-- Opening Marker --

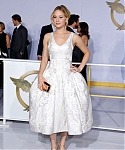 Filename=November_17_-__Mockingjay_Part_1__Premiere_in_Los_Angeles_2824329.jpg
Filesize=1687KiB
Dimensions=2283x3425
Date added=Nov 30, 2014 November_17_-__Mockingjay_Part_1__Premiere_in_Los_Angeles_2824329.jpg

-- Closing Marker --

> _TASK BRIEF_: Everything in the listing above must be restated word for word, except the images.

> _PROBLEM SOLUTION_:
 Filename=November_17_-__Mockingjay_Part_1__Premiere_in_Los_Angeles_2824329.jpg
Filesize=1687KiB
Dimensions=2283x3425
Date added=Nov 30, 2014 November_17_-__Mockingjay_Part_1__Premiere_in_Los_Angeles_2824329.jpg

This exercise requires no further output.